══ Task input ══

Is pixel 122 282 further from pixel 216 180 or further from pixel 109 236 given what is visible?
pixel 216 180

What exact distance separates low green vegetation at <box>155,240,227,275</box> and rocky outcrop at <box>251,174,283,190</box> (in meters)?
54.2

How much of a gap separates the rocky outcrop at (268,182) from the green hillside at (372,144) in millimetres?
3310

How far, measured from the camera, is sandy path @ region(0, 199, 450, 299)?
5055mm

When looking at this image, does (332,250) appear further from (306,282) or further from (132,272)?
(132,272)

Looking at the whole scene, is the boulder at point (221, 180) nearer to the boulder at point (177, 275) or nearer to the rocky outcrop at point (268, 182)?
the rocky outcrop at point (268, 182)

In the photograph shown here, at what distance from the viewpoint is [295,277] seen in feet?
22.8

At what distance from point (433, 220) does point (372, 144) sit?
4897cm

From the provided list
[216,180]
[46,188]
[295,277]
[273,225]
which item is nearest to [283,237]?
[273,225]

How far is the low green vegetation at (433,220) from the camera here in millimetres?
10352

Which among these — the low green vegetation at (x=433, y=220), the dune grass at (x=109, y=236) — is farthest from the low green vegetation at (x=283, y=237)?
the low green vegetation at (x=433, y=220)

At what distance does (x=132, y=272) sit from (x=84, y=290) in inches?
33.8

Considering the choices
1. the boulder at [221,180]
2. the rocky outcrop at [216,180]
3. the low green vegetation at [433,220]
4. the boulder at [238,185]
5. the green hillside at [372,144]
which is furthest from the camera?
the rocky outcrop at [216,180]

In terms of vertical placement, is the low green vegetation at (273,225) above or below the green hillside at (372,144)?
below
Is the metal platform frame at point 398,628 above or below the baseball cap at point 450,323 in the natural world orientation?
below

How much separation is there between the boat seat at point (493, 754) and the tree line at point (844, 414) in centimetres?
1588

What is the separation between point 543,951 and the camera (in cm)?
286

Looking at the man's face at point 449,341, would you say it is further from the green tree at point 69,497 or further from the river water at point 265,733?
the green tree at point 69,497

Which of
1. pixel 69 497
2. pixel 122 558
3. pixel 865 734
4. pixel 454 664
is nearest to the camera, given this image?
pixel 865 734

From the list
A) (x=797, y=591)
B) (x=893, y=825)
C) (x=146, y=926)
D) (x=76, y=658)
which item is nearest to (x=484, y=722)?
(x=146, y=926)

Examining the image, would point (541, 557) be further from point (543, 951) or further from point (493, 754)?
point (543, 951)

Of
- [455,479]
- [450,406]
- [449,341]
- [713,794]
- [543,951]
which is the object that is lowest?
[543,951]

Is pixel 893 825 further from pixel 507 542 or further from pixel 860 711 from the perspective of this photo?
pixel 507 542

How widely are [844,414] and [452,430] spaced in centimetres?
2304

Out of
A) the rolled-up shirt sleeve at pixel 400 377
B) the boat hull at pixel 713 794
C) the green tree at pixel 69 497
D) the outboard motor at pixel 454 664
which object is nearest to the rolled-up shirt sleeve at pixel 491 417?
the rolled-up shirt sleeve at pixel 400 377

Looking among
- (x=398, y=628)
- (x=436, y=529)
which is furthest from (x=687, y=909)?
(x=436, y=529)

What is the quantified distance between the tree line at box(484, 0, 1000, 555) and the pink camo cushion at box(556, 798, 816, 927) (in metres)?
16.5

═══

#### Requirements
Return every entry above word for word, with no changes.

#### Reply to the task
Is pixel 122 282 further from pixel 216 180 or further from pixel 109 236 given what is visible?
pixel 216 180

What exact distance separates low green vegetation at <box>155,240,227,275</box> and rocky outcrop at <box>251,174,283,190</box> (in meters)?
54.2

How much of a gap separates the rocky outcrop at (268,182) from the green hillside at (372,144) in millimetres?
3310

How far, measured from the camera, is sandy path @ region(0, 199, 450, 299)?
5055mm

When looking at this image, does (332,250) appear further from (306,282) or further from (132,272)?
(132,272)

Looking at the whole scene, is the boulder at point (221, 180) nearer to the boulder at point (177, 275) or nearer to the rocky outcrop at point (268, 182)?
the rocky outcrop at point (268, 182)

In the photograph shown here, at what distance from the viewpoint is [295,277] seen in feet?
22.8

At what distance from point (433, 220) does point (372, 144) sit?
4897cm

From the provided list
[216,180]
[46,188]
[295,277]
[273,225]
which item is nearest to [283,237]?
[273,225]

How far is the low green vegetation at (433,220) from the camera here in millimetres?
10352

Which among these — the low green vegetation at (x=433, y=220), the dune grass at (x=109, y=236) — is farthest from the low green vegetation at (x=283, y=237)?
the low green vegetation at (x=433, y=220)

At what distance does (x=132, y=272) sit from (x=84, y=290) in inches?
33.8

Considering the choices
1. the boulder at [221,180]
2. the rocky outcrop at [216,180]
3. the low green vegetation at [433,220]
4. the boulder at [238,185]
5. the green hillside at [372,144]
which is furthest from the camera?
the rocky outcrop at [216,180]

In terms of vertical placement, is the low green vegetation at (273,225) above or below the green hillside at (372,144)?
below
Is the metal platform frame at point 398,628 above or below the baseball cap at point 450,323 in the natural world orientation?
below

How much separation is there between the boat seat at point (493, 754) and the tree line at point (844, 414) in centimetres?
1588

What is the separation between point 543,951 and the camera (in cm)?
286

Looking at the man's face at point 449,341, would you say it is further from the green tree at point 69,497 or further from the river water at point 265,733?
the green tree at point 69,497

Which of
1. pixel 69 497
2. pixel 122 558
3. pixel 865 734
4. pixel 454 664
is nearest to the camera, given this image?
pixel 865 734

From the list
A) (x=797, y=591)
B) (x=893, y=825)
C) (x=146, y=926)
D) (x=76, y=658)
which item is nearest to (x=484, y=722)?
(x=146, y=926)

Examining the image, would point (541, 557) be further from point (543, 951) or further from point (493, 754)?
point (543, 951)

Of
- [455,479]
- [450,406]
- [449,341]
- [713,794]
- [543,951]
which is the object that is lowest?
[543,951]

Is pixel 893 825 further from pixel 507 542 or further from pixel 860 711 from the perspective of this photo?
pixel 507 542

How widely are [844,414] and [452,430] spaced in centimetres?
2304

Out of
A) the rolled-up shirt sleeve at pixel 400 377
B) the boat hull at pixel 713 794
C) the green tree at pixel 69 497
D) the outboard motor at pixel 454 664
which object is nearest to the rolled-up shirt sleeve at pixel 491 417?
the rolled-up shirt sleeve at pixel 400 377

Looking among
- (x=398, y=628)
- (x=436, y=529)
which is furthest from (x=687, y=909)?
(x=436, y=529)

What is the quantified distance between the tree line at box(484, 0, 1000, 555) and the pink camo cushion at box(556, 798, 816, 927) (in metres)?
16.5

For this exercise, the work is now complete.